France and Canada have adopted similar bans. In NSW, smartphones are not allowed in primary schools. In time, we might see the results in NAPLAN scores.
School-aged children can tell you immediately which teachers they like. They are the teachers who take an interest in them, who are good at listening and create spaces for respectful learning. Their favourite teachers don’t sit at the front of the class checking notifications. So too, teachers expect students to tune in. They resent wasting time managing phones and having to remind students to put them away. A whole-of-school or better still, whole-of-state approach, makes it easier.
Victoria’s decision suggests that finally there is real resistance to the digital revolution. Parents were told, without caveats, that it would benefit their children. Parents were made to feel guilty for not providing smartphones, laptops and 24 hour connectivity, as if the screens are a childhood right. Others, seeing the impacts and wanting to slow technology’s march (like me), were frustrated by the mandated take-up in schools, especially here in the ACT, where it's offered little proactive and consistent support for managing screens.
Some parents will complain that the Victorian ban means they can’t contact their children in school hours. Frankly, when I send my kids to school I look forward to not hearing from them until after the bell rings. Front office staff have always known how to connect students to parents when needed.

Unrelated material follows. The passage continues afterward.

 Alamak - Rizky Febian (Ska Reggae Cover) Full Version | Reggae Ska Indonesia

High school principals lament the development of smartphones, because they allow children to contact their parents about problems before they speak to their teachers. Students go missing after parents picked them up without frontline staff knowing.

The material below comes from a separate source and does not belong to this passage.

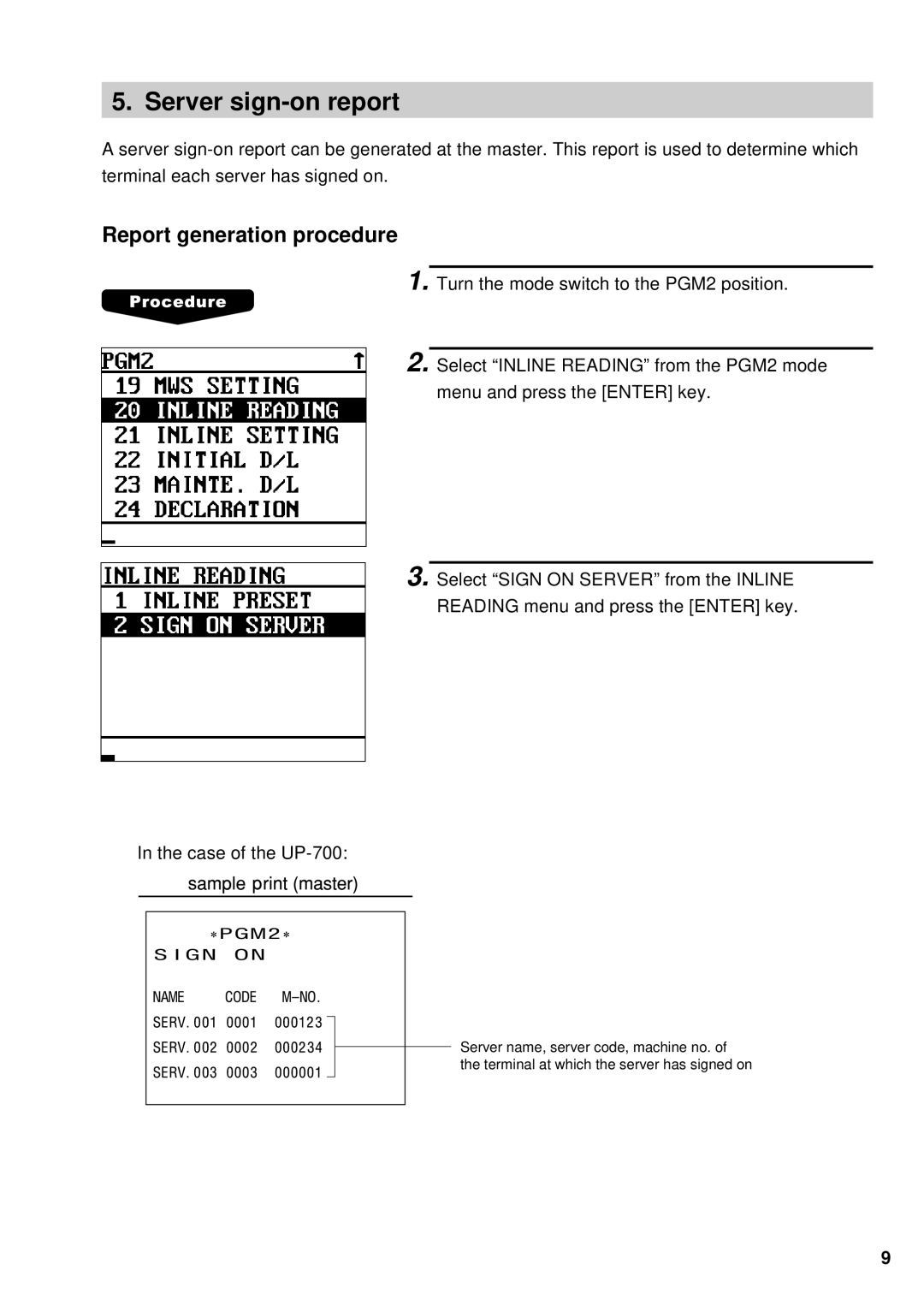 Sharp UP-600, UP-700 instruction manual Server sign-on report, Report generation procedure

Smartphones have been with us for a decade. I have seen and felt their impact. They offer a kind of freedom — the freedom to connect and to be transported somewhere else. But they have made us dependent on them and their social media functions make us more fractious.
Victoria’s ban ought to improve the general wellbeing of its students, although cyberbullying is more likely to happen after hours than in school hours.
Researchers at the University of San Diego have found that teens who spend a lot of time in front of screens playing computer games, using social media, texting and video chatting are less happy than those who invest time in non-screen activities such as sports, reading newspapers and magazines and interacting face-to-face. The happiest teens use digital media for less than an hour a day. After one hour, they get increasingly unhappy as screen time rises.
On the other hand, social media is now so pervasive that it is sometimes needed to strengthen offline connections. Young people say they need to be online to know about social gatherings. Asking them to unplug is not straightforward.
Schools are only one battleground. The other is the home. The main time Australians teens are online is 5 pm to 10 pm. More than a quarter are still online between 10 pm and midnight (times when they are more likely to experience cyber-harassment).
Digital space has become an important place - part of an indivisible whole for children who were never taught or who have lost the art of doing things without their screens. Thankfully after a decade, the pendulum appears to be swinging back towards creating some kind of balance.
Some universities are limiting screen use in class. Exchange programs are reviewing successful applicants’ use of smartphones while on exchange in order to ensure they experience a true cultural exchange with their hosts.
Other Australian states ought to think about following Victoria’s lead. The ACT Education Directorate in particular ought to reexamine its shambolic headlong rush into digitising children’s lives, and consider pressing pause.